Altenberg – Wasserroute unverDhünnt (Große Dhünntalsperre)

Es war ein heißer Tag und wir hatten uns die Wasserroute in Altenberg Odenthal rausgesucht. Sie hat Ihren Namen zurecht erhalten, da sie durch viel Mischwald verläuft und fast die ganze Zeit am Eifgenbach und an der Dhünn bis zur großen Dhünntalsperre entlang verläuft. Die Atmosphäre des Weges ist bezaubernd durch die Mischung von Wasser, Wald, Wiesen und den Panoramen.

Wir starteten am großen Parkplatz des Märchenwaldes in Altenberg. In der Woche ist der Parkplatz kostenlos, am Wochenende muss man wohl ca. 3 € bezahlen. Es gibt auch die Möglichkeit am Wanderparkplatz in Schöllerhof zu starten.

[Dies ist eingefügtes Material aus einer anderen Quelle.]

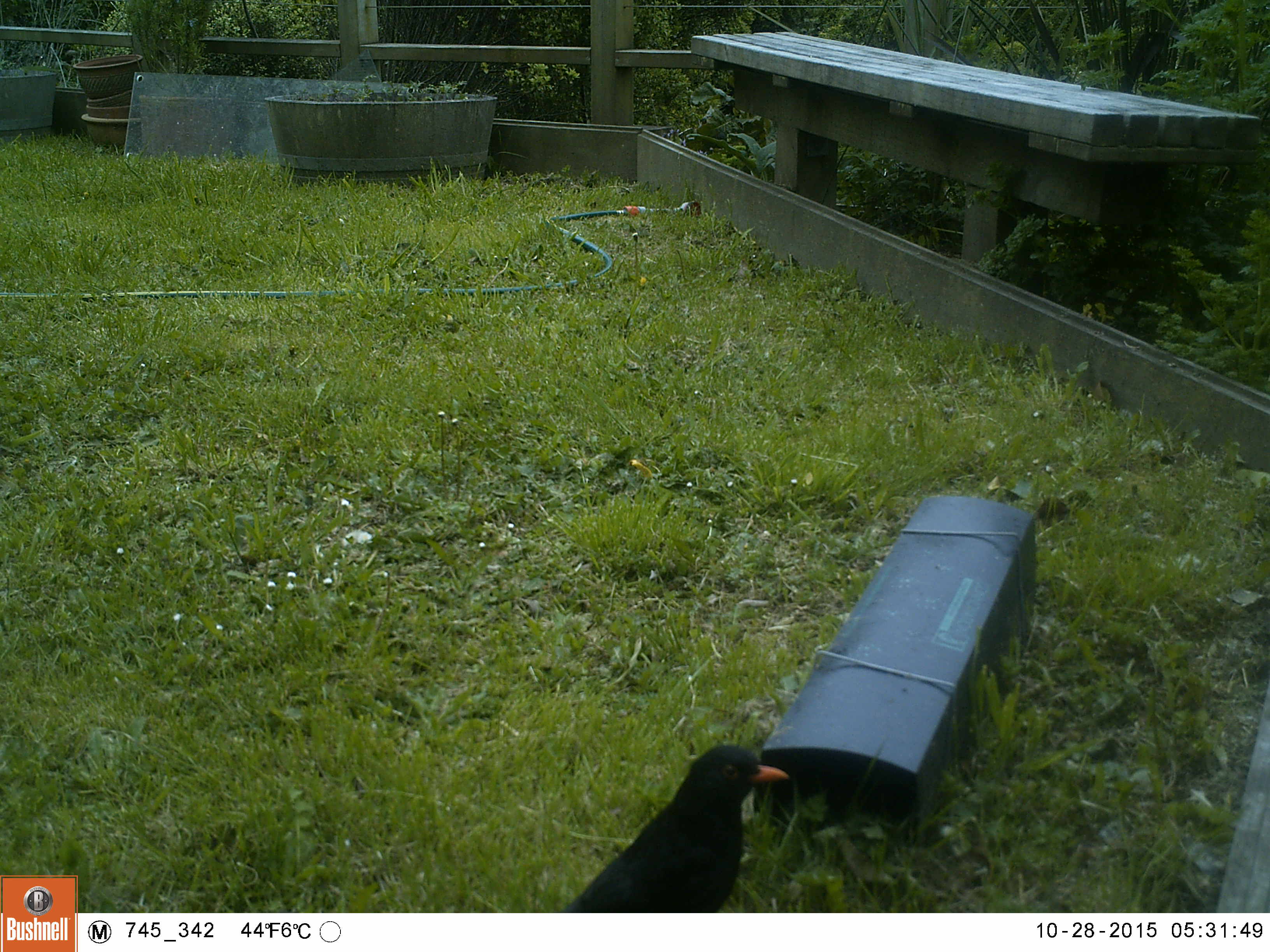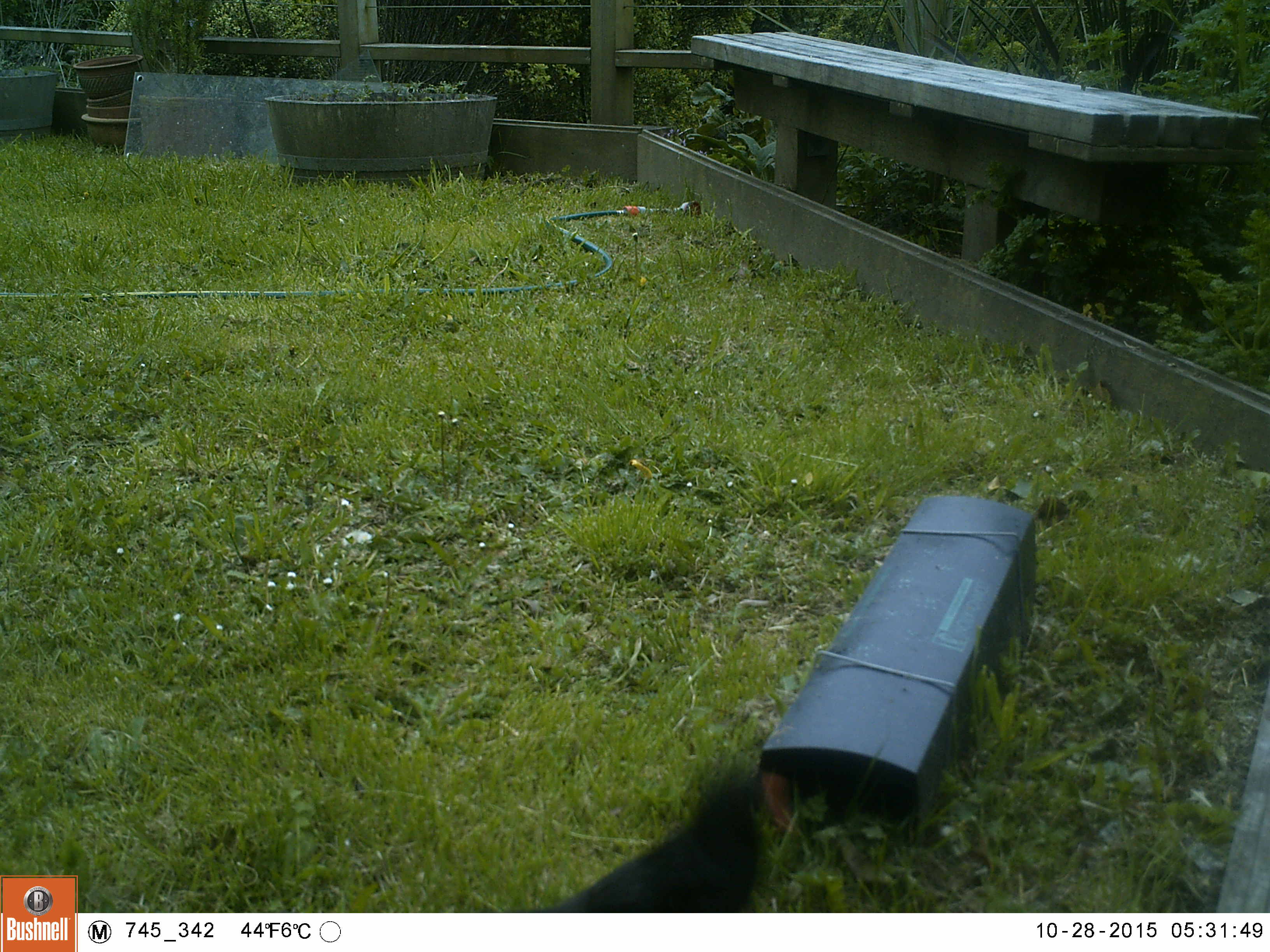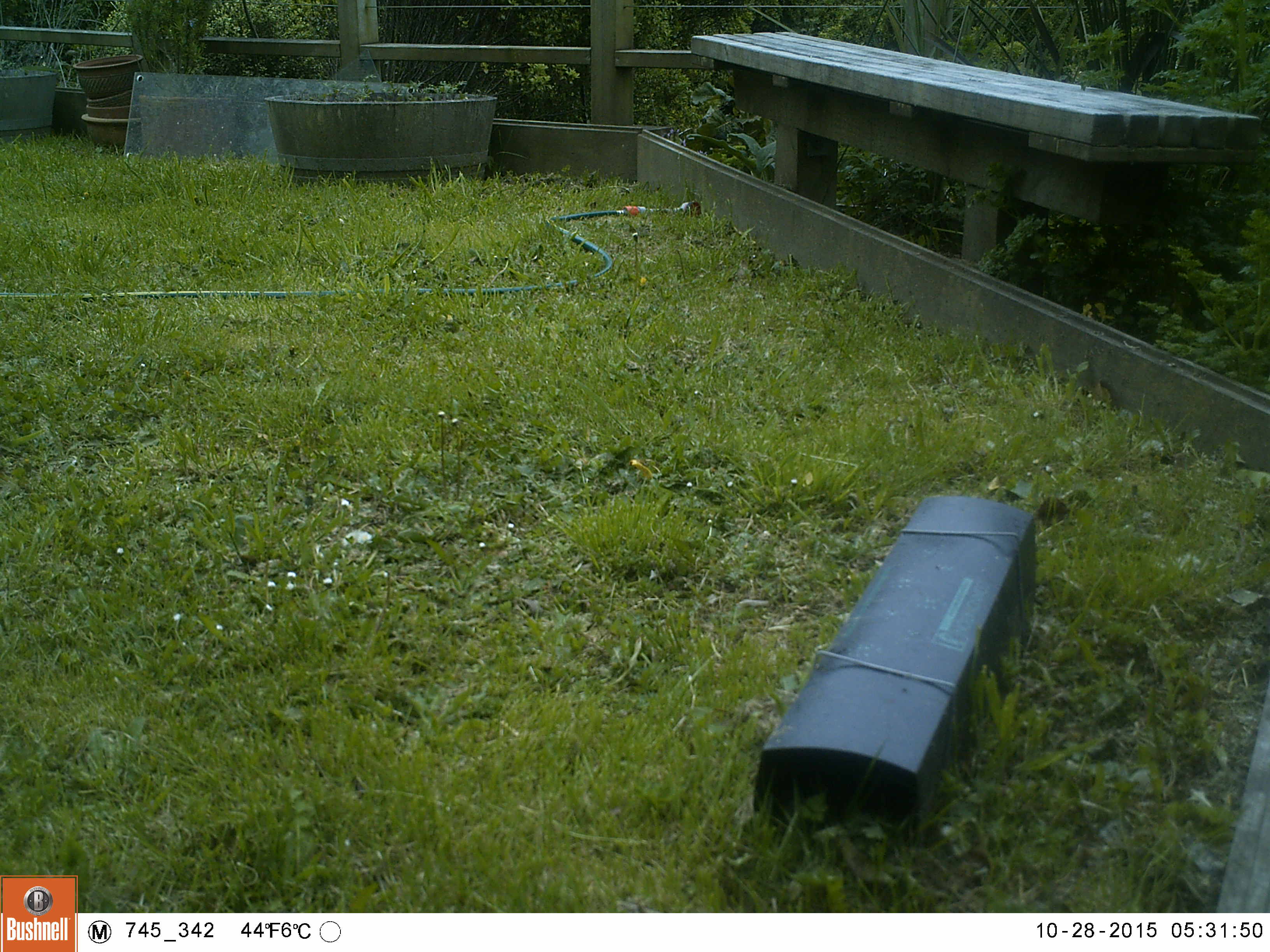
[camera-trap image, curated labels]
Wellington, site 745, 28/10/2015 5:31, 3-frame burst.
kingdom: Animalia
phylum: Chordata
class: Aves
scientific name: Aves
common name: bird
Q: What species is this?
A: Bird (Aves).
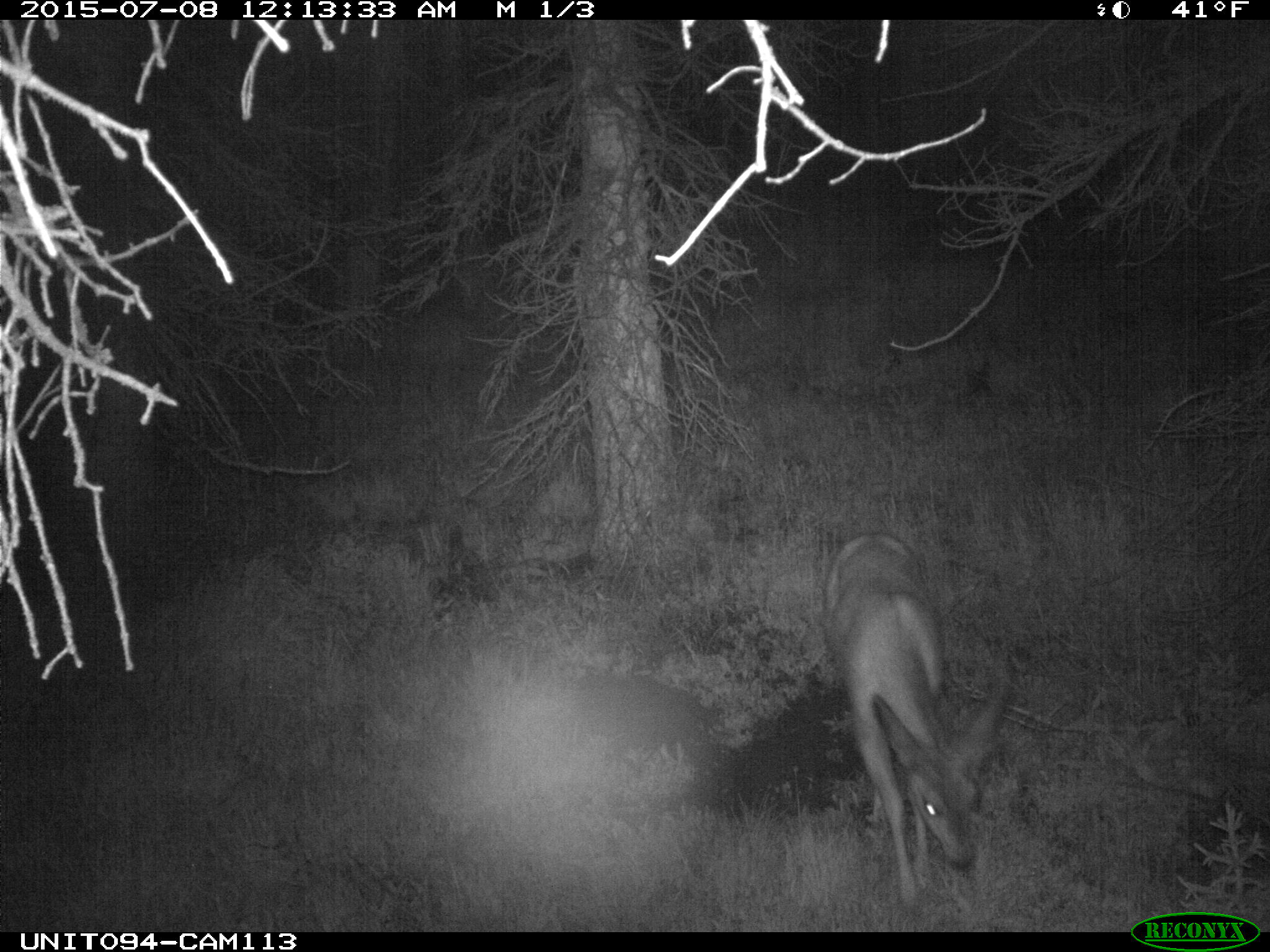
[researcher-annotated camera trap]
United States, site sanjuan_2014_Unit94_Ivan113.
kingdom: Animalia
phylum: Chordata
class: Mammalia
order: Artiodactyla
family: Cervidae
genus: Odocoileus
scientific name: Odocoileus hemionus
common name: mule deer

Dort ist das Parken auch am Wochenende kostenlos und die Wasserroute führt direkt vorbei.

Am Ende des Parkplatzes biegt man in den Laubwald rechts ab entlang des Eifgenbaches.

Immer am Wasser entlang geht es bis zur einer kleinen Holzbrücke. Diese überqueren wir und gelangen so zu dem oben genannten Schöllerhof.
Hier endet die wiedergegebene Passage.